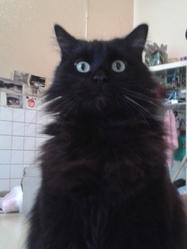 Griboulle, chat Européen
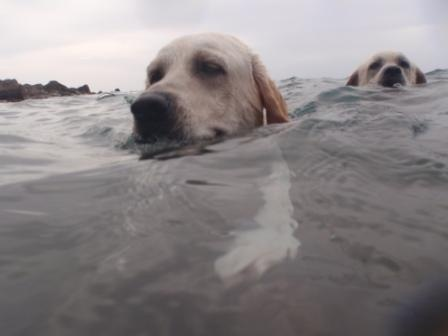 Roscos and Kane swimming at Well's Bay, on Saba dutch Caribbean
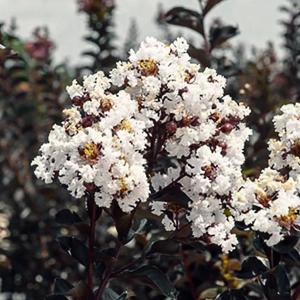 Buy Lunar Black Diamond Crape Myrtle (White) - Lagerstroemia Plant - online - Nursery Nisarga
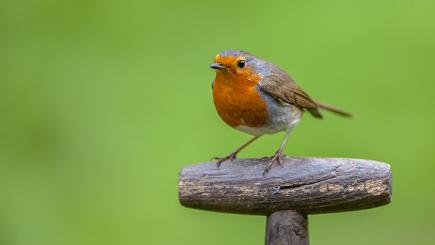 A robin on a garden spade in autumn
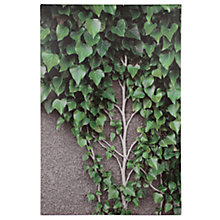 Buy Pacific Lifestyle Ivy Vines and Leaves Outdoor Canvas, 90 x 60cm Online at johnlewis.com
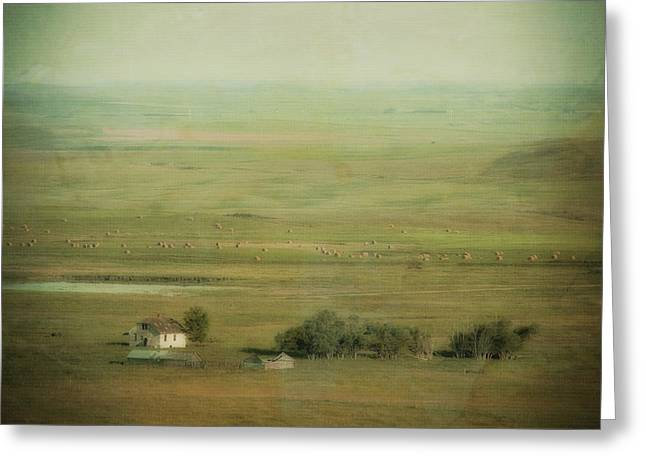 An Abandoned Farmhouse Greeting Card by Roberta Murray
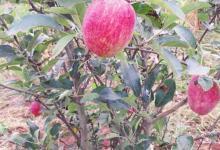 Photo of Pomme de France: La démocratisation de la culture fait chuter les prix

* * *

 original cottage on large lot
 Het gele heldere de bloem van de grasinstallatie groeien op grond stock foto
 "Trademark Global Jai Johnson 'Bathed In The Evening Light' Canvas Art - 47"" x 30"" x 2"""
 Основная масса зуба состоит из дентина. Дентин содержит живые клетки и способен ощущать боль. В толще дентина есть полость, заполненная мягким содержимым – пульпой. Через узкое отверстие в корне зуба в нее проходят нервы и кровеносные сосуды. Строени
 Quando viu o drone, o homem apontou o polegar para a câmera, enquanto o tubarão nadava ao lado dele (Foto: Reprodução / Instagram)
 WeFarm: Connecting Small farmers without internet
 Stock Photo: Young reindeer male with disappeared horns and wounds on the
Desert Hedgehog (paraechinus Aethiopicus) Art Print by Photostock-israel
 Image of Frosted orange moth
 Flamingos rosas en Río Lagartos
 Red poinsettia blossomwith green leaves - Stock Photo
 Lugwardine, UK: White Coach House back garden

* * *

### WORK REQUIRED:
Reproduce exactly the lines of the records above from the one with "original cottage on large lot" to the one with "Основная масса зуба", both included, and leave out everything else.

### THE COMPLETED TASK:
 original cottage on large lot
 Het gele heldere de bloem van de grasinstallatie groeien op grond stock foto
 "Trademark Global Jai Johnson 'Bathed In The Evening Light' Canvas Art - 47"" x 30"" x 2"""
 Основная масса зуба состоит из дентина. Дентин содержит живые клетки и способен ощущать боль. В толще дентина есть полость, заполненная мягким содержимым – пульпой. Через узкое отверстие в корне зуба в нее проходят нервы и кровеносные сосуды. Строени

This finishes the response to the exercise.